# Given records:

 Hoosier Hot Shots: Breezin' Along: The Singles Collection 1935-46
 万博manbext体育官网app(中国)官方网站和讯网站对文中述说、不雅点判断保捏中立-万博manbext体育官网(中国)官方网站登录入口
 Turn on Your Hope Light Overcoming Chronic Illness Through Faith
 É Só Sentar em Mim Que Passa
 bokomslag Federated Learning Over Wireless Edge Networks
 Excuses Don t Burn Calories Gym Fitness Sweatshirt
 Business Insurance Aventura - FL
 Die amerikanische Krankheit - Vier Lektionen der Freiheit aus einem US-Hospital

--

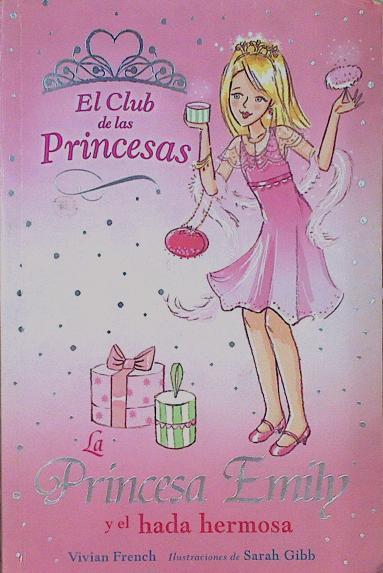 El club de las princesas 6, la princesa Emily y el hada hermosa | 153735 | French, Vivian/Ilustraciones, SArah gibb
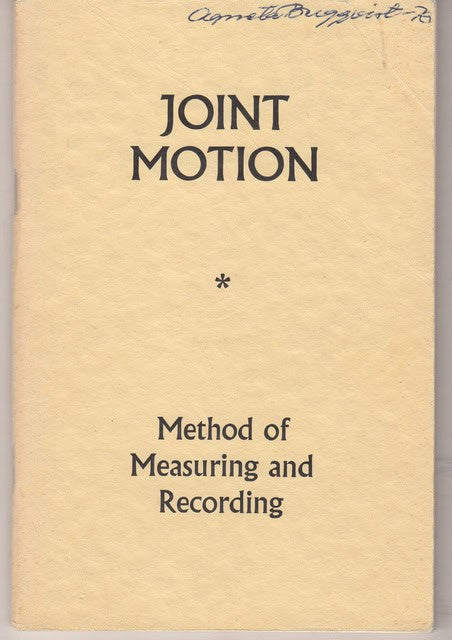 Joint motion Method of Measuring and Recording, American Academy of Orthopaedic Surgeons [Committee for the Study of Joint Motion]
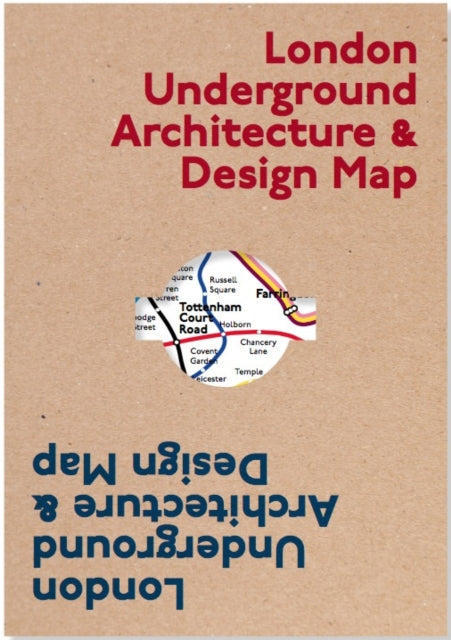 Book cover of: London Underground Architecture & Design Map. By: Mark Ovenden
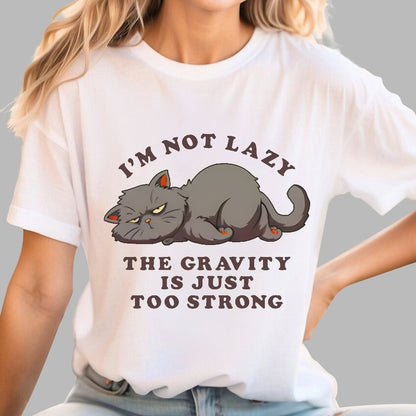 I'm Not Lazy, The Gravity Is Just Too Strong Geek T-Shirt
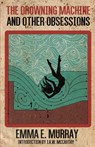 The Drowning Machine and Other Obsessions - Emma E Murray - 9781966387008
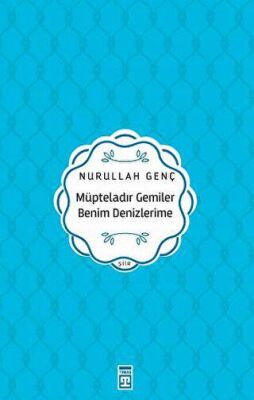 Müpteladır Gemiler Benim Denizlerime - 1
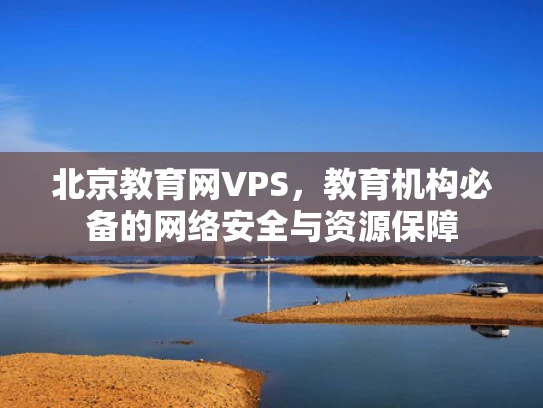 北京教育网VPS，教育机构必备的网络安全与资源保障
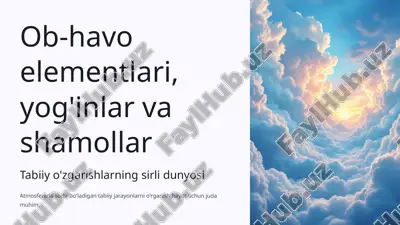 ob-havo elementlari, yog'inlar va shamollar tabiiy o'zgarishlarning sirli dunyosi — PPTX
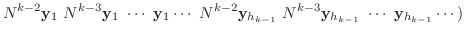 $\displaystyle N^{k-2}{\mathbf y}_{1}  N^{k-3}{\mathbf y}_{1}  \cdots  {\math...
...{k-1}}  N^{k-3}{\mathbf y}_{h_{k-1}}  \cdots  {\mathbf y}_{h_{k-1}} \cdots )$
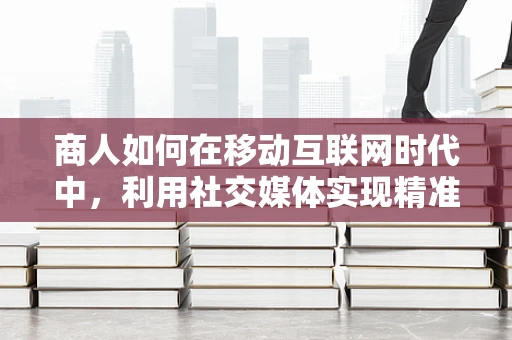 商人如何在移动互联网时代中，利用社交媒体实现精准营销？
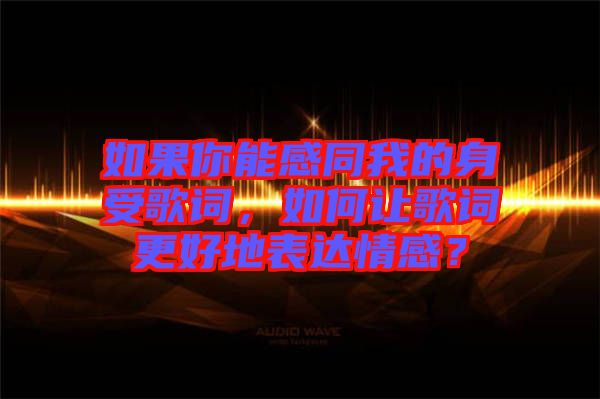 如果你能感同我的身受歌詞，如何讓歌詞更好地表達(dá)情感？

# To do:
After locating the line with "Turn on Your" above, return that line and every later line through the one with "Die amerikanische Krankheit", word for word and with nothing else.

# Finished task:
 Turn on Your Hope Light Overcoming Chronic Illness Through Faith
 É Só Sentar em Mim Que Passa
 bokomslag Federated Learning Over Wireless Edge Networks
 Excuses Don t Burn Calories Gym Fitness Sweatshirt
 Business Insurance Aventura - FL
 Die amerikanische Krankheit - Vier Lektionen der Freiheit aus einem US-Hospital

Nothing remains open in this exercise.